?25% quota for poor in private schools must

Updated on: Saturday, July 23, 2011

The Centre on Thursday remained firm on implementing Right to Education (RTE) Act without any dilution and told the Supreme Court that even private schools have to keep 25% of its seats for students from weaker and economically disadvantaged sections.

Responding to the challenge to the constitutional validity of RTE Act from private schools, which argued that it frustrated their fundamental right to trade, attorney general G E Vahanvati said the government had made a provision to reimburse private schools the expenses incurred for admitting such students in 25% of its seats.

“If the schools insist on absolute autonomy, the goal of integrated universal elementary education will be compromised,” he said before a bench of Chief Justice S H Kapadia and Justices K S Radhakrishnan and Swatanter Kumar.

“Therefore, under the balancing principle, the autonomy of the institutions to admit students of their choice must be subject to admitting 25% students belonging to weaker and disadvantaged sections,” Vahanvati said. He said the RTE Act was enacted to secure the fundamental right to education of children and steps taken by the government to further their right under Article 21-A of the Constitution could not be construed as stifling the private schools’ right to trade under Article 19(1)(g).

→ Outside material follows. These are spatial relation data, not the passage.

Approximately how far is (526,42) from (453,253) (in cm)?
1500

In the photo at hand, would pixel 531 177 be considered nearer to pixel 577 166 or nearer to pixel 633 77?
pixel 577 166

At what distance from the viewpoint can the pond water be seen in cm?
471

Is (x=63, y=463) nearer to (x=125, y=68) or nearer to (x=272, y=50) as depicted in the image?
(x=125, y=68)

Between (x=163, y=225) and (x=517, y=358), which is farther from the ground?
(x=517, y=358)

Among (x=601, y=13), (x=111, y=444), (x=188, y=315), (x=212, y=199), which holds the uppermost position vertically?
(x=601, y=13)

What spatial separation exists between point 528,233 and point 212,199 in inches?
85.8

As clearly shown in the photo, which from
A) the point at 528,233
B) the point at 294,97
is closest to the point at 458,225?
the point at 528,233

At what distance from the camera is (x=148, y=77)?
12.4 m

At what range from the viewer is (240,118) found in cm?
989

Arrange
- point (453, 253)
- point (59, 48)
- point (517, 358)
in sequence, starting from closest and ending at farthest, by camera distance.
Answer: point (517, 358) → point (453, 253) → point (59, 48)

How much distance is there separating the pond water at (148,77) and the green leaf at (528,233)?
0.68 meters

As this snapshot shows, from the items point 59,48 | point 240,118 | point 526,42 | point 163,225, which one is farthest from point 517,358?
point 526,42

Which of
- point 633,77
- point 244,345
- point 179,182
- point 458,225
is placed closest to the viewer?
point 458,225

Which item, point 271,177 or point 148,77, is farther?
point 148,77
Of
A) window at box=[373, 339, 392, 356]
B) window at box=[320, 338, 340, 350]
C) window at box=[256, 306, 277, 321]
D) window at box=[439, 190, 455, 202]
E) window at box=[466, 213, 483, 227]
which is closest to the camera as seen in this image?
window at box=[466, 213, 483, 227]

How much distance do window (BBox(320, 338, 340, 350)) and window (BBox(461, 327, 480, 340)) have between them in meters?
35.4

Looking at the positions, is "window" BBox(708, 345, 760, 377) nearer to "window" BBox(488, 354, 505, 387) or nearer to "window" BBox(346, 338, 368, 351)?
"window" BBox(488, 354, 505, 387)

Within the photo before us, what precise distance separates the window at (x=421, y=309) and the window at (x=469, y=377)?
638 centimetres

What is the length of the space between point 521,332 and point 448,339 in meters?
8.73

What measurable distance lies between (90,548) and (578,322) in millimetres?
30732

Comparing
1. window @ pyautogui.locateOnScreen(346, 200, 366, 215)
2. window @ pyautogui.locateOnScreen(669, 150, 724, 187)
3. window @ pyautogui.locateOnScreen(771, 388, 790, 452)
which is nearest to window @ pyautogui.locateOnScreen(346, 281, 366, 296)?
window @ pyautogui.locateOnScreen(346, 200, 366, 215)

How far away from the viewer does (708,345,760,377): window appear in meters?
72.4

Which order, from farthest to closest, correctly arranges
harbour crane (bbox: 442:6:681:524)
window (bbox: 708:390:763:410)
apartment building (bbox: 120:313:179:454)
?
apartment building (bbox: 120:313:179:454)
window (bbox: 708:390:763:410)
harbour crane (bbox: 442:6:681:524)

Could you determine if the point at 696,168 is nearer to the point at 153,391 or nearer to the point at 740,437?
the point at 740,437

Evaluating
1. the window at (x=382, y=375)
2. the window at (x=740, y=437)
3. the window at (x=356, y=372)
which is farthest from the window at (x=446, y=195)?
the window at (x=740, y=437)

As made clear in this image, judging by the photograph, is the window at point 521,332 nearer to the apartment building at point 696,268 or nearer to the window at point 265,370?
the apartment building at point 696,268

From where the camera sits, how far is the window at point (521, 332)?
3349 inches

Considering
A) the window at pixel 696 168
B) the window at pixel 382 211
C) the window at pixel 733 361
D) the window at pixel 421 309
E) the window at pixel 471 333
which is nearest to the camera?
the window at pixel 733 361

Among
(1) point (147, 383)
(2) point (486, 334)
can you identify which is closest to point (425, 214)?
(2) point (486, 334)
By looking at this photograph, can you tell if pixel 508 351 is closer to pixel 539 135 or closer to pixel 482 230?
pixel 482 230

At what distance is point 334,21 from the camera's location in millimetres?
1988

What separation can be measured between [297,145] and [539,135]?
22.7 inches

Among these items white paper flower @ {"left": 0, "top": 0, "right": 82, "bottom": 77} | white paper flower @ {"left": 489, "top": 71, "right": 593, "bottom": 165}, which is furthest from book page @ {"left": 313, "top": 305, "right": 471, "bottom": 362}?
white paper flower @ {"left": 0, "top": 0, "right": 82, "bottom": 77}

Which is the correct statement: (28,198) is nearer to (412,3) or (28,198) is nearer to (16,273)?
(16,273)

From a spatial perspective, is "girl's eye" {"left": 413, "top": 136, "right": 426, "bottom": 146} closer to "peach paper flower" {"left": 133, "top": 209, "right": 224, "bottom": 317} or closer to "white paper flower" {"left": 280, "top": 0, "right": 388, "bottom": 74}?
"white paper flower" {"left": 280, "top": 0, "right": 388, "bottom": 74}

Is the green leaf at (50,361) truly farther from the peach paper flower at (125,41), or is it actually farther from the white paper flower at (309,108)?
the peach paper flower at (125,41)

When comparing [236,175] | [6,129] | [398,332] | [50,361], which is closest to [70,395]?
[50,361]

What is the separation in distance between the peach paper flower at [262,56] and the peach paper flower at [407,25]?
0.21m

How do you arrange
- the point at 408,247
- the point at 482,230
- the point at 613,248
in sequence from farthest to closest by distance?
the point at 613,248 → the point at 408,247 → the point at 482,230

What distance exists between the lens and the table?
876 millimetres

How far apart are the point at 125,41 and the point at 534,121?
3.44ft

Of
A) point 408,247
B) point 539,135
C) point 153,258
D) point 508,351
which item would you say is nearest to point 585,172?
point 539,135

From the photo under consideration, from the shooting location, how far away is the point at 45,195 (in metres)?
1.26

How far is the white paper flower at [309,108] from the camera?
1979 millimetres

The AG said the relative importance of children’s right as against the right to establish and administer a school was internationally recognised. “The autonomy claimed by private schools must yield to the larger social imperative underlying the right to life under Article 21 and allowing the supremacy of ‘autonomy’ would be detrimental to the constitutional goals of equality and inclusiveness,” he said.

He said admission given to students from weaker and disadvantaged sections would help build a heterogeneous population of school children across caste, class and gender lines and promote social cohesion.